Amro Farid, a Muslim professor of Arab-Egyptian national origin, joined Dartmouth College’s Thayer School of Engineering in 2015 as an Associate Professor on a six-year tenure clock. During his tenure, Farid published forty-five refereed journal articles and secured approximately $1.9 million in research funding, though $1.2 million was not competitively awarded. However, he received below-average teaching evaluations across three courses, with scores declining sharply beginning in Fall 2020 when courses moved online.

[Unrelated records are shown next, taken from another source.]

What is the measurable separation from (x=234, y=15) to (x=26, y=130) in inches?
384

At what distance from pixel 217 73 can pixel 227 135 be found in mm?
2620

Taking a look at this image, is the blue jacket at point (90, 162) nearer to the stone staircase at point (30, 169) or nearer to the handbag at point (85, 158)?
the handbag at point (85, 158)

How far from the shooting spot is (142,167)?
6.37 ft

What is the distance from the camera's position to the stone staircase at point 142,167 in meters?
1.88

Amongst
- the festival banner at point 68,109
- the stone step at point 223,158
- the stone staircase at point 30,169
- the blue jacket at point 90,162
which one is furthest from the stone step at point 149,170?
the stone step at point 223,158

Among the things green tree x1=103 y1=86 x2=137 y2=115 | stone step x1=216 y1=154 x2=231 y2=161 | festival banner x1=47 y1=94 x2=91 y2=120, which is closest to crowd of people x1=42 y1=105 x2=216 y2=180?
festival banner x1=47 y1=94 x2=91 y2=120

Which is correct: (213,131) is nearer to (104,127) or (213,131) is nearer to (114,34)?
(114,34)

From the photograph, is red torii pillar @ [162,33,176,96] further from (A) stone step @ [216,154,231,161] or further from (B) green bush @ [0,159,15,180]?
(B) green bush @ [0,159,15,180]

In the 2020–21 academic year, Farid applied for tenure. The faculty voted 18–3 against granting tenure, with 3 abstentions, citing concerns including inflation of accomplishments, unusually high self-citations, limited competitive funding, and poor recent teaching evaluations. Farid was offered a terminal appointment. After an internal procedural review found that Associate Dean Ray failed to adequately warn him that tenure denial would result in a terminal appointment, Dartmouth allowed him to reapply. Farid then claimed discrimination based on religion and national origin. Separately, after Farid excluded a graduate student from authorship of a published paper without acknowledgment, the student filed a research misconduct complaint, prompting an investigation that Farid claimed was retaliatory.

The Court’s Holding

The First Circuit affirmed summary judgment for Dartmouth on all claims. Applying the McDonnell Douglas burden-shifting framework, the court found that Dartmouth had articulated legitimate, non-discriminatory reasons for denying tenure—specifically, weak teaching evaluations, concerns about scholarship quality and self-citation patterns, limited competitive funding, and failure to disclose that a major NSF grant lacked peer-review status.

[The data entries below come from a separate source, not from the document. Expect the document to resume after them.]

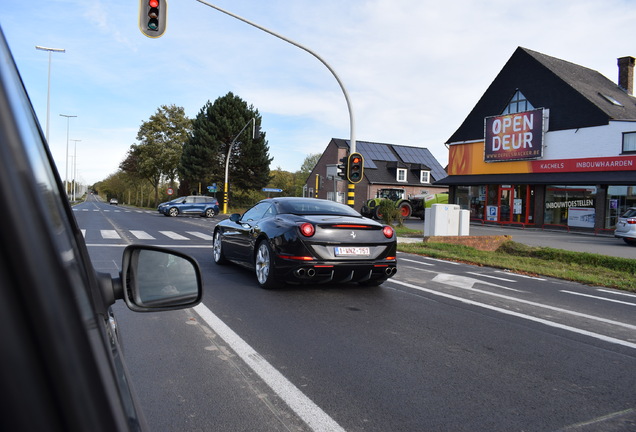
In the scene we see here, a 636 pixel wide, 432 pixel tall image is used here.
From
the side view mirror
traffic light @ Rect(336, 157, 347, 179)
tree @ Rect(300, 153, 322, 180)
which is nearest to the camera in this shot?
the side view mirror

On Farid’s disparate treatment claim, the court rejected his comparison to Vikrant Vaze, a non-Muslim professor of Indian origin who received tenure the year before. Although both applied to the same tenure committee, Vaze was not similarly situated in material respects: he had received consistently excellent teaching evaluations, published more articles from competitive sources, secured highly competitive NSF CAREER funding totaling $1.7 million including a $1 million DOD award, and received universally positive external reviews. The court emphasized that universities merit deference in tenure decisions, which hinge on subjective academic judgments, and that a plaintiff must show pretext of “such strength and quality” that the decision was “obviously” or “manifestly” unsupported.

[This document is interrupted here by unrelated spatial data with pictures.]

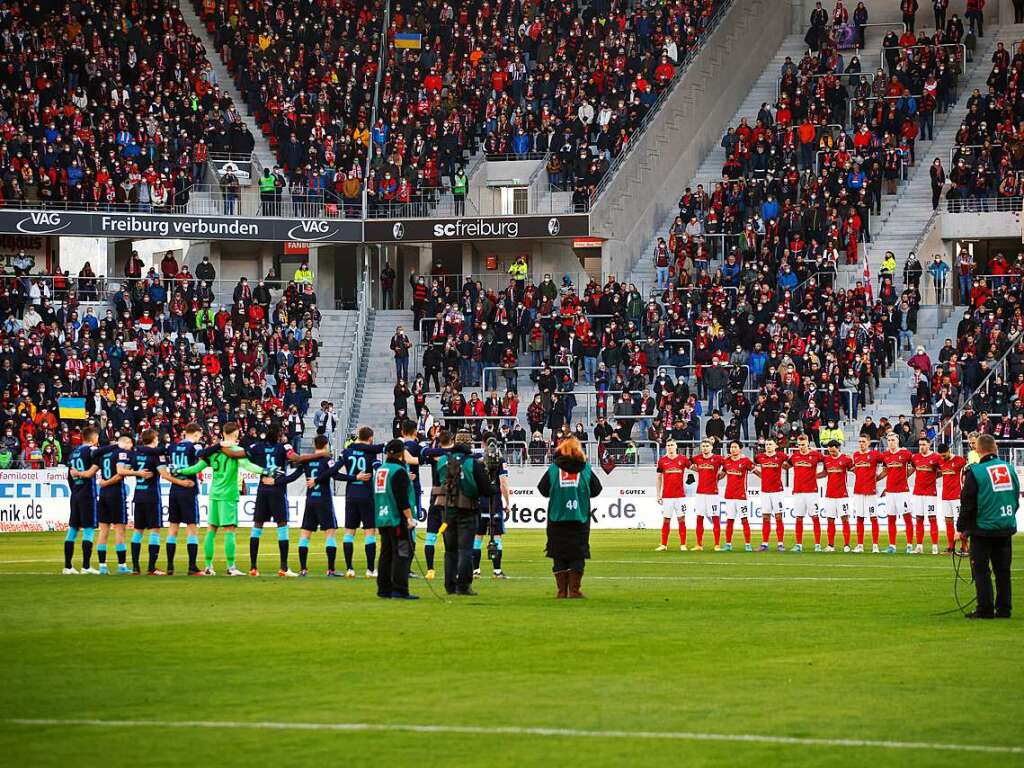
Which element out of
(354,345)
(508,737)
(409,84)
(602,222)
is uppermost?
(409,84)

Regarding retaliation, the court found no causal connection between Farid’s discrimination complaint and the research misconduct investigation. The investigation was initiated by a graduate student’s complaint months after Farid’s tenure denial and was conducted by faculty uninvolved in the tenure decision. Although procedural questions arose about the investigation’s scope and Farid’s access to evidence, the final report concluded no plagiarism occurred and was issued by a reconstituted committee including external expertise.

Key Takeaways

  • Courts apply strict deference to university tenure decisions and set a high bar for proving discrimination in academic advancement—the decision must be “obviously” or “manifestly” unsupported by legitimate reasons.
  • To establish disparate treatment, a plaintiff must show comparators were similarly situated in all material respects; differences in teaching quality, funding competitiveness, and publication records are material and defeat comparison.
  • A retaliation claim fails when the adverse action (here, a misconduct investigation) was initiated by a separate complaint, conducted by persons uninvolved in prior decisions, and followed standard university procedures.

Why It Matters

This decision reinforces the substantial deference courts afford to university tenure decisions and sets a demanding standard for employment discrimination claims in academic contexts. For universities, it confirms that articulated, documented concerns about teaching performance and scholarship quality provide a robust defense against discrimination claims, even when compared to faculty of different protected statuses. For faculty-plaintiffs, the decision illustrates that subjective academic judgments—teaching evaluations, publication impact, and funding diversity—will typically be credited by courts and that comparator evidence must be highly similar to create a genuine factual dispute.

The decision also clarifies that research misconduct investigations conducted by uninvolved personnel and following institutional procedures do not constitute unlawful retaliation merely because they occur after an employee raises discrimination complaints. The proper procedural safeguards and the independence of investigative panels insulate universities from retaliation liability when the investigation is otherwise justified and impartial.